Required actions —
[1] For each statement (a), (b) and (c), say whether it agrees with the excerpt on sources of advice for company founders, answering yes or no and quoting the words of the excerpt that decide it. (a) Most mentor-protégé relationships are paid. (b) Mentors usually give advice at the "big picture" level. (c) Peer groups are one of the sources named for early stage companies.
[2] Write out everything in the excerpt on sources of advice for company founders from "By:  Andrew J." down to "strategic sounding board.".
[3] Answer these questions using the excerpt on sources of advice for company founders.
(a) What firm is named below the author's name?
(b) How many parts does the answer have for most early stage companies?
(c) What two forms can a mentor-protégé relationship take?

Excerpted text —
** BEGIN **
By:  Andrew J. Sherman, Esq.
Dickstein Shapiro LLP

As your company grows, both as a business and individually as a entrepreneur, who does the founder of the company turn to for advice and guidance?  Who is available to provide the general policy and direction to the company’s founders around which a specific growth plan is built and executed?  For most early stage companies, the answer is five fold: (a) coaches and mentors; (b) peer groups; (c) boards of directors and advisors; (d) professional advisors and (e) governmental and community resources


sources of advices

Coaches and Mentors
A rapidly increasing number of owners of small and early-stage businesses are turning to coaches and mentors as a source of guidance, insights, business advice and to serve as a strategic sounding board.

Mentors are individuals that typically are giving back to the business community by selecting one or more protégé’s to share their wisdom and advice.  They tend to be older, successful in their careers and often had a mentor which helped them in a significant way at some point along the way.  They enjoy sharing their knowledge and experience with their protégés and the depth of their advice is usually at the macro, “big picture” level.  Mentors can be paid or unpaid, but the bulk of mentor-protégé relationships are unpaid or where the mentor has been given some equity stake or board seat in the protégé’s company.  Mentor-protégé relationships can be formal, with a set of defined rules, expectations and scheduled meetings or informal with meetings and interactions on an ad hoc or as needed basis.
** END **
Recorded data
** BEGIN **
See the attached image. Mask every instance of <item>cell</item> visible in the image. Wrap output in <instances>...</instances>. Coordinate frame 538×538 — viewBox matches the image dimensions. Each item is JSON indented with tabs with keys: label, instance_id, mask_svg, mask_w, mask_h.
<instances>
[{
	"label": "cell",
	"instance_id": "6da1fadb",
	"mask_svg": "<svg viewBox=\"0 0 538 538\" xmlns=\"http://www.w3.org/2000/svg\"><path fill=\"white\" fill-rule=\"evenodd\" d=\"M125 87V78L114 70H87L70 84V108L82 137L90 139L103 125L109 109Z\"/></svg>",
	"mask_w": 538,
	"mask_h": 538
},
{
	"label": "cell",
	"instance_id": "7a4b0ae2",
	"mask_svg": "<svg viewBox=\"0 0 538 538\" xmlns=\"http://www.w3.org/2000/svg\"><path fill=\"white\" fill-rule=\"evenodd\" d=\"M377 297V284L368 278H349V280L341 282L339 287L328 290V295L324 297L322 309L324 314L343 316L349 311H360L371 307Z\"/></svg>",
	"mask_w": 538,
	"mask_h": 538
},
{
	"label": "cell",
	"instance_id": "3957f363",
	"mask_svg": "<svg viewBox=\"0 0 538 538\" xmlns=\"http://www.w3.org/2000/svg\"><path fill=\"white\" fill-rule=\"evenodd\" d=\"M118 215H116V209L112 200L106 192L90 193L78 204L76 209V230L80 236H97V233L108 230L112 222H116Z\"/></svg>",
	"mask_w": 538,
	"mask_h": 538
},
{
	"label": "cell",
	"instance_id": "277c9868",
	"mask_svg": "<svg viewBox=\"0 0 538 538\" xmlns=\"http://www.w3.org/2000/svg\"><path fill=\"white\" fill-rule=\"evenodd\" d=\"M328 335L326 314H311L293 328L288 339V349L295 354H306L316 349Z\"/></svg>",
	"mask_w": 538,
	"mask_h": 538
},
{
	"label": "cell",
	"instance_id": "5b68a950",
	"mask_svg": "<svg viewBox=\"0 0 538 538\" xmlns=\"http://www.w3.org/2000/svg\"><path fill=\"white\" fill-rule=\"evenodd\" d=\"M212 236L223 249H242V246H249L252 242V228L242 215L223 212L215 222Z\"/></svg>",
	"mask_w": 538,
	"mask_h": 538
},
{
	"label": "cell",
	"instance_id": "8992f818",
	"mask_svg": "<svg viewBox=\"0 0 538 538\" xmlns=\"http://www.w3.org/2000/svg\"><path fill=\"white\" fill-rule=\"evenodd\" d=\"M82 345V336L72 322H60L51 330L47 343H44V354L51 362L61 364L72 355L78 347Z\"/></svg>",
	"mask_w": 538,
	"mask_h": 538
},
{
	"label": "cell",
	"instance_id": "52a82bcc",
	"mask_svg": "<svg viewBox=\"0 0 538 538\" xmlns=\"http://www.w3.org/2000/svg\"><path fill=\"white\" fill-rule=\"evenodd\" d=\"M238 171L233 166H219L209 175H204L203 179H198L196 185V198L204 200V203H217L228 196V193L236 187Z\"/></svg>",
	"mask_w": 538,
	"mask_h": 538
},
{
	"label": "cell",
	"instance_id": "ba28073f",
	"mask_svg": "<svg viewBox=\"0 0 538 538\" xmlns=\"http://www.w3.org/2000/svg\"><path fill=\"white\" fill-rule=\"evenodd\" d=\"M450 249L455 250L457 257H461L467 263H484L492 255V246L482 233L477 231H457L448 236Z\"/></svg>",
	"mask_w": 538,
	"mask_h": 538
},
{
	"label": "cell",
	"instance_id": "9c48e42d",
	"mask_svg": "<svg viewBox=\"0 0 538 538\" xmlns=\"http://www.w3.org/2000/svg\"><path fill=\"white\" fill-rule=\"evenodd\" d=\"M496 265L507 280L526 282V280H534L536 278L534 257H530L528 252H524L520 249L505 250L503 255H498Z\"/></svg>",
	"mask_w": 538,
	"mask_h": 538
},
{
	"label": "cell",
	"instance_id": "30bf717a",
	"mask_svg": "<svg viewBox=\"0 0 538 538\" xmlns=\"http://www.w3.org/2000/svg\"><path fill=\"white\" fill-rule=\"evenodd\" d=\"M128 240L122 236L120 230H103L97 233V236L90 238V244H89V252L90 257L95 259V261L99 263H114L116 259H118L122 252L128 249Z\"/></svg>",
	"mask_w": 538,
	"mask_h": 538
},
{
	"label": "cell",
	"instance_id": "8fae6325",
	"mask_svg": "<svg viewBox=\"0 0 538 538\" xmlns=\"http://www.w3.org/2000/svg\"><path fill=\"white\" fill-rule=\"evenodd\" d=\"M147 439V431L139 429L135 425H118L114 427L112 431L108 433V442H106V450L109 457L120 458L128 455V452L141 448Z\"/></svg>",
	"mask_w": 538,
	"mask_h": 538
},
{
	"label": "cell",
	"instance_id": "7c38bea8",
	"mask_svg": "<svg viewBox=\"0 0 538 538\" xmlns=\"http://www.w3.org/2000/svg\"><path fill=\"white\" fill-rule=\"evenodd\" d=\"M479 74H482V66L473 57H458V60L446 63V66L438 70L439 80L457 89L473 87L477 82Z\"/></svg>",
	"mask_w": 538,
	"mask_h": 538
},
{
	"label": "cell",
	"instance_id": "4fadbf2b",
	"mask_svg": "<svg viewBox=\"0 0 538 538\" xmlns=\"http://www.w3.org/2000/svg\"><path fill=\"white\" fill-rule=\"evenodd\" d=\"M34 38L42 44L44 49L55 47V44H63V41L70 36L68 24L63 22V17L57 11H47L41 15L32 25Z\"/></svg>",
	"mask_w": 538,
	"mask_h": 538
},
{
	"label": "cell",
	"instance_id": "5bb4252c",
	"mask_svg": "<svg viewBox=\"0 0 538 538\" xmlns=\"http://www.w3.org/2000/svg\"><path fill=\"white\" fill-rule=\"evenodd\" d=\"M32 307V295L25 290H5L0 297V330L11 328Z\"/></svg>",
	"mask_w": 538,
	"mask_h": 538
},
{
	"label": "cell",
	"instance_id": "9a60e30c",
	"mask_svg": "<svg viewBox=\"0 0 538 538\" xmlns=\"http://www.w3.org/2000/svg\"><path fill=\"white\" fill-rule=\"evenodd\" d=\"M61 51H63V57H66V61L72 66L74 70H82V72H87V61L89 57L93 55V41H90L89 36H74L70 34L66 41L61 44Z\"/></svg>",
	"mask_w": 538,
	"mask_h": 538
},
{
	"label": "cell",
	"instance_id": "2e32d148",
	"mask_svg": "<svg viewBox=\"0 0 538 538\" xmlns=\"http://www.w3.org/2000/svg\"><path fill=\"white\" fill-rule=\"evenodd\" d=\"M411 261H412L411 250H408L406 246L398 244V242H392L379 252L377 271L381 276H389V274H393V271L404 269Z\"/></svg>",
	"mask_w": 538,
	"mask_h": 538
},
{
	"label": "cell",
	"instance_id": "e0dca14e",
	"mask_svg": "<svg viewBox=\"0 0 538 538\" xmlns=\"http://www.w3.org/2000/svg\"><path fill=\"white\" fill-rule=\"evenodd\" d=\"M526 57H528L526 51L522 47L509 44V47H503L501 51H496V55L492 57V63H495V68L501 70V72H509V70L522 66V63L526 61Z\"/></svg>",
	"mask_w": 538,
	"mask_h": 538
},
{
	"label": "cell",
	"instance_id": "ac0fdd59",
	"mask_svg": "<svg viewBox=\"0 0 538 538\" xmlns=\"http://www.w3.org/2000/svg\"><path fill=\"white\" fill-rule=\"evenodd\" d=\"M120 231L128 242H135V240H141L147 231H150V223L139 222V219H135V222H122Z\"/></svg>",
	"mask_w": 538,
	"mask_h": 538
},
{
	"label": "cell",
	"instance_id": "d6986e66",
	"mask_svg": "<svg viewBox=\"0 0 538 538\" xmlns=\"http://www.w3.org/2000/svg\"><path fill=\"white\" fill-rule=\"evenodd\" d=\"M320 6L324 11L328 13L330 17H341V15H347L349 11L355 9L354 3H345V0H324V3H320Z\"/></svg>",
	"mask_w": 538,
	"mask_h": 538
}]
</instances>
** END **
Answer set —
[1]
(a) No: "the bulk of mentor-protégé relationships are unpaid or where the mentor has been given some equity stake or board seat in the protégé’s company"
(b) Yes: "the depth of their advice is usually at the macro, “big picture” level"
(c) Yes: "(b) peer groups"

[2]
By:  Andrew J. Sherman, Esq.
Dickstein Shapiro LLP

As your company grows, both as a business and individually as a entrepreneur, who does the founder of the company turn to for advice and guidance?  Who is available to provide the general policy and direction to the company’s founders around which a specific growth plan is built and executed?  For most early stage companies, the answer is five fold: (a) coaches and mentors; (b) peer groups; (c) boards of directors and advisors; (d) professional advisors and (e) governmental and community resources


sources of advices

Coaches and Mentors
A rapidly increasing number of owners of small and early-stage businesses are turning to coaches and mentors as a source of guidance, insights, business advice and to serve as a strategic sounding board.

[3]
(a) Dickstein Shapiro LLP
(b) Five
(c) Formal or informal